Short problem: Can you return every item below word for word, changing nothing?
══ Information supplied
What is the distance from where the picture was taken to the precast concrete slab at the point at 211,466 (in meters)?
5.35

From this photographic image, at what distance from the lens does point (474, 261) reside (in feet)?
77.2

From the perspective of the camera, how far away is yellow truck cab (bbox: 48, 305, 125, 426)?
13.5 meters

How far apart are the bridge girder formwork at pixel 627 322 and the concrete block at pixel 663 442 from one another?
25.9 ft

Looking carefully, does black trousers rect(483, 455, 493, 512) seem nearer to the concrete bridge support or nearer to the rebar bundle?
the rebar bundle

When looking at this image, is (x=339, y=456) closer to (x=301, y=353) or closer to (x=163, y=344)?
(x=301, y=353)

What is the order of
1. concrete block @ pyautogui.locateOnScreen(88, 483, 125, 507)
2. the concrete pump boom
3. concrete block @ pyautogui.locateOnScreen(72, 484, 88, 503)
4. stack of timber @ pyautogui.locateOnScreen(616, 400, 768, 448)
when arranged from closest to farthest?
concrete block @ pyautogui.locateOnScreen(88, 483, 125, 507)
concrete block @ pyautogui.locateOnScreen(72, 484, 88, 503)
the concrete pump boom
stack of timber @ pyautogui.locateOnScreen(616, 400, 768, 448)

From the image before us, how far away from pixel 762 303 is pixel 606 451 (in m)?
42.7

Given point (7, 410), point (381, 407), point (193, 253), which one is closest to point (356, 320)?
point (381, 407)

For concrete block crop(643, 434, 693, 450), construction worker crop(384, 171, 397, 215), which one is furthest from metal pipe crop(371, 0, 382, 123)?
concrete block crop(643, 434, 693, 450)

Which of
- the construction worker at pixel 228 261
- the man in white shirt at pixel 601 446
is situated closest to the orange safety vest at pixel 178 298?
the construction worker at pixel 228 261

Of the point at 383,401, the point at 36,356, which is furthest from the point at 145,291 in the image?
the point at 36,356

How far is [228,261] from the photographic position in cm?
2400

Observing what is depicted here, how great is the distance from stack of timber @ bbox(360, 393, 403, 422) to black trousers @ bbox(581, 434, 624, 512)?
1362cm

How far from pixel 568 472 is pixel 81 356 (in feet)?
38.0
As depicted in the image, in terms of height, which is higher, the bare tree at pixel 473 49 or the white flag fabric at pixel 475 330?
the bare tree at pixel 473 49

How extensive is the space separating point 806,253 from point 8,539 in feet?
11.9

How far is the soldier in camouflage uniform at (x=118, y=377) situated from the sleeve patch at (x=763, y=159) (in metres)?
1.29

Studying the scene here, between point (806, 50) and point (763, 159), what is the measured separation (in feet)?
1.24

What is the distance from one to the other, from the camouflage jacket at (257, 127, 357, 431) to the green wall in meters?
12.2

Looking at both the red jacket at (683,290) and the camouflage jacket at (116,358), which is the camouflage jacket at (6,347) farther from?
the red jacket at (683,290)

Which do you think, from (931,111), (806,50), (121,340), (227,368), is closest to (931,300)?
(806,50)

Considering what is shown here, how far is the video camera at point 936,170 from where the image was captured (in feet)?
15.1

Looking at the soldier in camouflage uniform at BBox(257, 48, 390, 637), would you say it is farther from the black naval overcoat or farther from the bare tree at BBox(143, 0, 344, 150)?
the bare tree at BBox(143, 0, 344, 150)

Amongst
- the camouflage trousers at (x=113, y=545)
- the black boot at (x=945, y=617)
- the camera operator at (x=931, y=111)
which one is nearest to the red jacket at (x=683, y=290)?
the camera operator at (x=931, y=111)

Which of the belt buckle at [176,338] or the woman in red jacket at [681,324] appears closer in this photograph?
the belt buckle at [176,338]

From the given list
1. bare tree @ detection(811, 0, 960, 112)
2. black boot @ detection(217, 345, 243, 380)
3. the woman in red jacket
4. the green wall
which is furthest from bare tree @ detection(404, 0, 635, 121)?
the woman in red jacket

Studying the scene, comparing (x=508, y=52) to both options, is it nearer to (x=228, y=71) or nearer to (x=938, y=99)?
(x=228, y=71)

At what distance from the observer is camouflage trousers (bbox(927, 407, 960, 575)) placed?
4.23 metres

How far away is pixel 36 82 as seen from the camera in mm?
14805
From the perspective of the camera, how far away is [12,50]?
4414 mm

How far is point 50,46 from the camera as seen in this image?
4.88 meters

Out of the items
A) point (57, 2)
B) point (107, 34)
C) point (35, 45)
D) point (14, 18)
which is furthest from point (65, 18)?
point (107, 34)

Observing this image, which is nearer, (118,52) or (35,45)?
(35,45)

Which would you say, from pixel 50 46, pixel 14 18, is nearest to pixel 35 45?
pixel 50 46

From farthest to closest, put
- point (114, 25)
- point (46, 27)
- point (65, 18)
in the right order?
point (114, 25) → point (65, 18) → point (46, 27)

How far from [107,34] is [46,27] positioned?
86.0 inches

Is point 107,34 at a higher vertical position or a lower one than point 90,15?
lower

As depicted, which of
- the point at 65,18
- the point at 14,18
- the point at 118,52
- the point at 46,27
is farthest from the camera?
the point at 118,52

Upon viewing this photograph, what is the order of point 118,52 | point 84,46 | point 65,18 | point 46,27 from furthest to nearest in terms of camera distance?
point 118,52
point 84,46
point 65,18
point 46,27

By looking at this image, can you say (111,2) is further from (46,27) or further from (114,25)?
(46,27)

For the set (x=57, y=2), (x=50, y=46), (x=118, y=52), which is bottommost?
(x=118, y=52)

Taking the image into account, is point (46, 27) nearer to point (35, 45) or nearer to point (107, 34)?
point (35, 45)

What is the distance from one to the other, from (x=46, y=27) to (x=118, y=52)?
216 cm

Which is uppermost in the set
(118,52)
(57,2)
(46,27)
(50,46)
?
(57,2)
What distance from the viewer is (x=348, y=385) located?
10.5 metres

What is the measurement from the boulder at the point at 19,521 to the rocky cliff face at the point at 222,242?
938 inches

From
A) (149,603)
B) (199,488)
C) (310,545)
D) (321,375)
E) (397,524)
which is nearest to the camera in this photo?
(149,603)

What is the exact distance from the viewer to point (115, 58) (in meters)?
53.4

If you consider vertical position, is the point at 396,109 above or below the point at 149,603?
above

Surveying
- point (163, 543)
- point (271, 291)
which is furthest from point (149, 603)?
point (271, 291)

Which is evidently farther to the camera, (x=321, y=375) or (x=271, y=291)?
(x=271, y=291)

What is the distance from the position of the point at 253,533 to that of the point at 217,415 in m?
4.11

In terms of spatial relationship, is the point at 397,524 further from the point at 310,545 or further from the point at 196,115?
════
Response below:
What is the distance from where the picture was taken to the precast concrete slab at the point at 211,466 (in meters)?
5.35

From this photographic image, at what distance from the lens does point (474, 261) reside (in feet)?
77.2

From the perspective of the camera, how far away is yellow truck cab (bbox: 48, 305, 125, 426)?
13.5 meters

How far apart are the bridge girder formwork at pixel 627 322 and the concrete block at pixel 663 442 from one another?
25.9 ft

Looking carefully, does black trousers rect(483, 455, 493, 512) seem nearer to the concrete bridge support or nearer to the rebar bundle?
the rebar bundle

When looking at this image, is (x=339, y=456) closer to (x=301, y=353) or closer to (x=163, y=344)?
(x=301, y=353)

What is the order of
1. concrete block @ pyautogui.locateOnScreen(88, 483, 125, 507)
2. the concrete pump boom
3. concrete block @ pyautogui.locateOnScreen(72, 484, 88, 503)
4. stack of timber @ pyautogui.locateOnScreen(616, 400, 768, 448)
when arranged from closest to farthest?
concrete block @ pyautogui.locateOnScreen(88, 483, 125, 507)
concrete block @ pyautogui.locateOnScreen(72, 484, 88, 503)
the concrete pump boom
stack of timber @ pyautogui.locateOnScreen(616, 400, 768, 448)

From the image before us, how far away from pixel 762 303 is pixel 606 451 (in m)?
42.7

Given point (7, 410), point (381, 407), point (193, 253), which one is closest to point (356, 320)?
point (381, 407)

For concrete block crop(643, 434, 693, 450), construction worker crop(384, 171, 397, 215), which one is furthest from metal pipe crop(371, 0, 382, 123)?
concrete block crop(643, 434, 693, 450)

Which of
- the construction worker at pixel 228 261
- the man in white shirt at pixel 601 446
is situated closest to the orange safety vest at pixel 178 298?
the construction worker at pixel 228 261

Of the point at 383,401, the point at 36,356, which is furthest from the point at 145,291 in the image?
the point at 36,356

How far is [228,261] from the photographic position in cm?
2400

Observing what is depicted here, how great is the distance from stack of timber @ bbox(360, 393, 403, 422) to black trousers @ bbox(581, 434, 624, 512)?
1362cm

How far from pixel 568 472 is pixel 81 356 (in feet)?
38.0
As depicted in the image, in terms of height, which is higher, the bare tree at pixel 473 49 or the white flag fabric at pixel 475 330?
the bare tree at pixel 473 49

How extensive is the space separating point 806,253 from point 8,539 in feet?
11.9

How far is the soldier in camouflage uniform at (x=118, y=377) situated from the sleeve patch at (x=763, y=159) (in metres)?
1.29

Studying the scene here, between point (806, 50) and point (763, 159), what is the measured separation (in feet)?
1.24

What is the distance from one to the other, from the camouflage jacket at (257, 127, 357, 431) to the green wall in meters?
12.2

Looking at both the red jacket at (683,290) and the camouflage jacket at (116,358), which is the camouflage jacket at (6,347) farther from?
the red jacket at (683,290)

Which do you think, from (931,111), (806,50), (121,340), (227,368), is closest to (931,300)?
(806,50)

Considering what is shown here, how far is the video camera at point 936,170 from where the image was captured (in feet)?
15.1

Looking at the soldier in camouflage uniform at BBox(257, 48, 390, 637), would you say it is farther from the black naval overcoat or farther from the bare tree at BBox(143, 0, 344, 150)?
the bare tree at BBox(143, 0, 344, 150)

Amongst
- the camouflage trousers at (x=113, y=545)
- the black boot at (x=945, y=617)
- the camera operator at (x=931, y=111)
which one is nearest to the red jacket at (x=683, y=290)?
the camera operator at (x=931, y=111)

Which of the belt buckle at [176,338] or the woman in red jacket at [681,324] appears closer in this photograph?
the belt buckle at [176,338]

From the given list
1. bare tree @ detection(811, 0, 960, 112)
2. black boot @ detection(217, 345, 243, 380)
3. the woman in red jacket
4. the green wall
which is furthest from bare tree @ detection(404, 0, 635, 121)?
the woman in red jacket

Studying the scene, comparing (x=508, y=52) to both options, is it nearer to (x=228, y=71) or nearer to (x=938, y=99)?
(x=228, y=71)

At what distance from the observer is camouflage trousers (bbox(927, 407, 960, 575)) placed?
4.23 metres

How far away is pixel 36 82 as seen from the camera in mm?
14805
From the perspective of the camera, how far away is [12,50]?
4414 mm

How far is point 50,46 from the camera as seen in this image?
4.88 meters

Out of the items
A) point (57, 2)
B) point (107, 34)
C) point (35, 45)
D) point (14, 18)
which is furthest from point (65, 18)?
point (107, 34)

Observing this image, which is nearer, (118,52) or (35,45)?
(35,45)

Which would you say, from pixel 50 46, pixel 14 18, is nearest to pixel 35 45?
pixel 50 46

From farthest to closest, put
- point (114, 25)
- point (46, 27)
- point (65, 18)
in the right order?
point (114, 25) → point (65, 18) → point (46, 27)

How far from [107,34] is [46,27] positioned?
86.0 inches

Is point 107,34 at a higher vertical position or a lower one than point 90,15?
lower

As depicted, which of
- the point at 65,18
- the point at 14,18
- the point at 118,52
- the point at 46,27
is farthest from the camera?
the point at 118,52

Upon viewing this photograph, what is the order of point 118,52 | point 84,46 | point 65,18 | point 46,27 from furthest to nearest in terms of camera distance?
point 118,52
point 84,46
point 65,18
point 46,27

By looking at this image, can you say (111,2) is further from (46,27) or further from (114,25)?
(46,27)

For the set (x=57, y=2), (x=50, y=46), (x=118, y=52), which is bottommost?
(x=118, y=52)

Taking the image into account, is point (46, 27) nearer to point (35, 45) or nearer to point (107, 34)?
point (35, 45)

What is the distance from one to the other, from (x=46, y=27) to (x=118, y=52)?
216 cm

Which is uppermost in the set
(118,52)
(57,2)
(46,27)
(50,46)
?
(57,2)
What distance from the viewer is (x=348, y=385) located?
10.5 metres

What is the measurement from the boulder at the point at 19,521 to the rocky cliff face at the point at 222,242?
938 inches

From
A) (149,603)
B) (199,488)
C) (310,545)
D) (321,375)
E) (397,524)
which is nearest to the camera in this photo?
(149,603)

What is the exact distance from the viewer to point (115, 58) (in meters)?
53.4

If you consider vertical position, is the point at 396,109 above or below the point at 149,603?
above

Surveying
- point (163, 543)
- point (271, 291)
which is furthest from point (149, 603)?
point (271, 291)

Which is evidently farther to the camera, (x=321, y=375) or (x=271, y=291)?
(x=271, y=291)

What is the distance from the position of the point at 253,533 to that of the point at 217,415 in m?
4.11

In terms of spatial relationship, is the point at 397,524 further from the point at 310,545 or further from the point at 196,115?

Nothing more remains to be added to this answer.